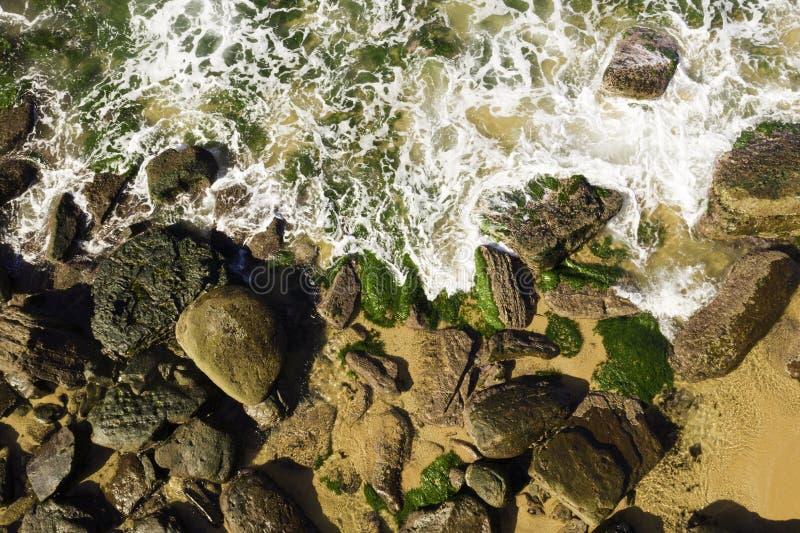 Satellietbeeld van golven die op rotsen at low tide breken royalty-vrije stock fotografie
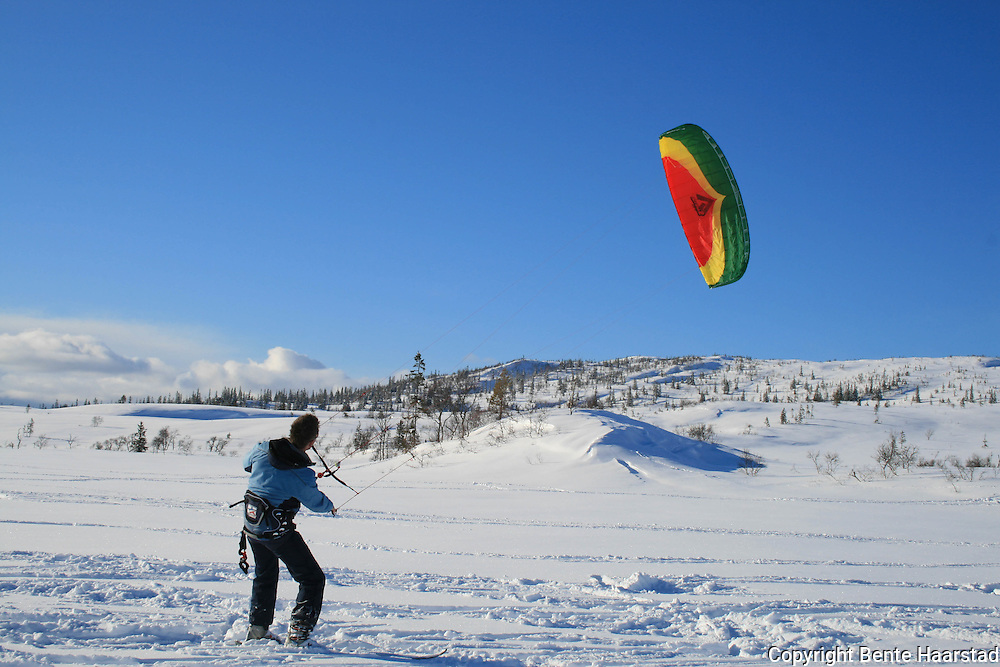 Snowkiting in Prestøyan og Stråsjøen naturreservat, next to Skarvan and Roltdalen national park.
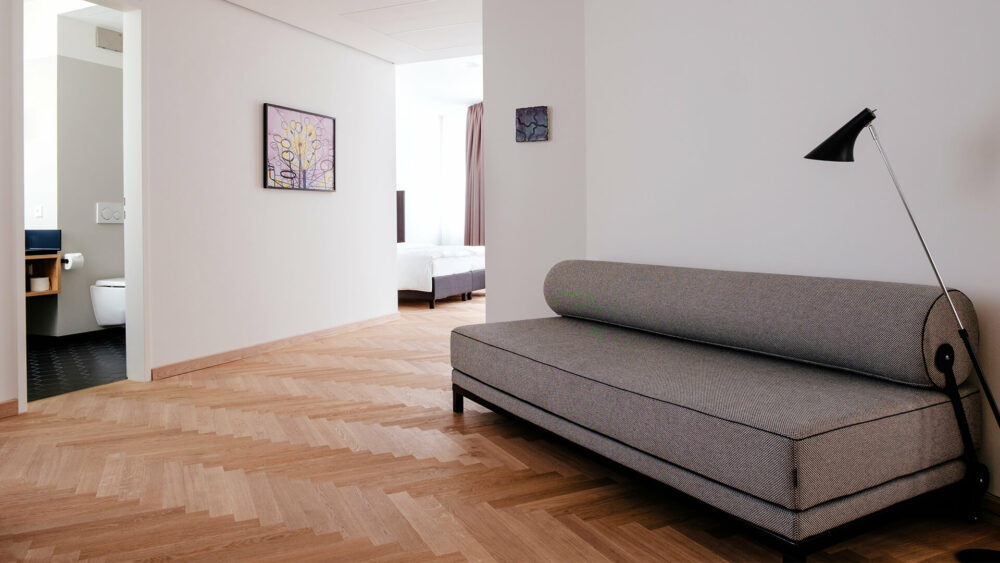Deluxe Apartment Wohnbereich mit Schlafcouch Melter Hotel & Apartments Nürnberg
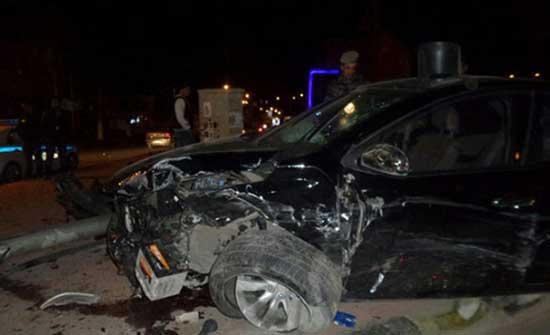 3 إصابات إثر تدهور مركبة على طريق المطار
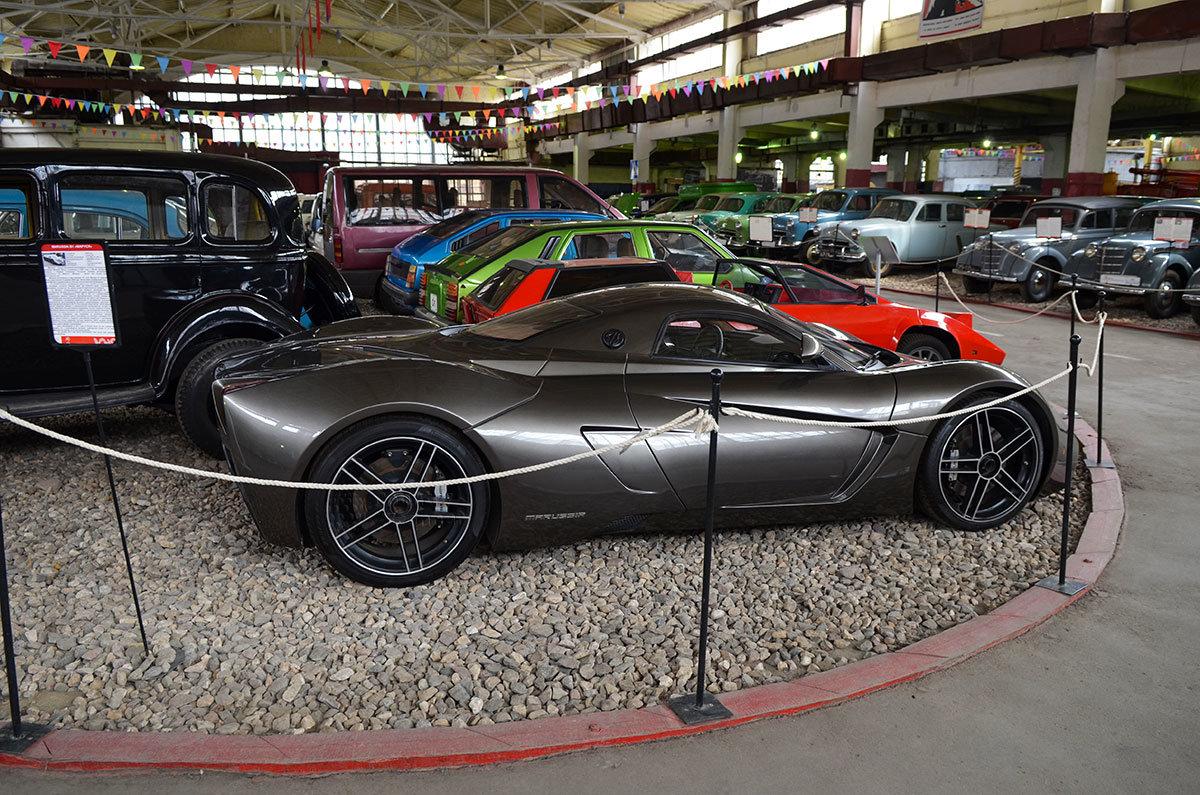 Музей Московский транспорт демонстрирует красную самодельную спортивную машину Панголина умельца Кулыгина.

■ INSTRUCTIONS FOR THE TASK: Once the pictures are set aside, repeat the data above exactly as written.

■ TASK OUTPUT:
 Satellietbeeld van golven die op rotsen at low tide breken royalty-vrije stock fotografie
 Snowkiting in Prestøyan og Stråsjøen naturreservat, next to Skarvan and Roltdalen national park.
Deluxe Apartment Wohnbereich mit Schlafcouch Melter Hotel & Apartments Nürnberg
 3 إصابات إثر تدهور مركبة على طريق المطار
 Музей Московский транспорт демонстрирует красную самодельную спортивную машину Панголина умельца Кулыгина.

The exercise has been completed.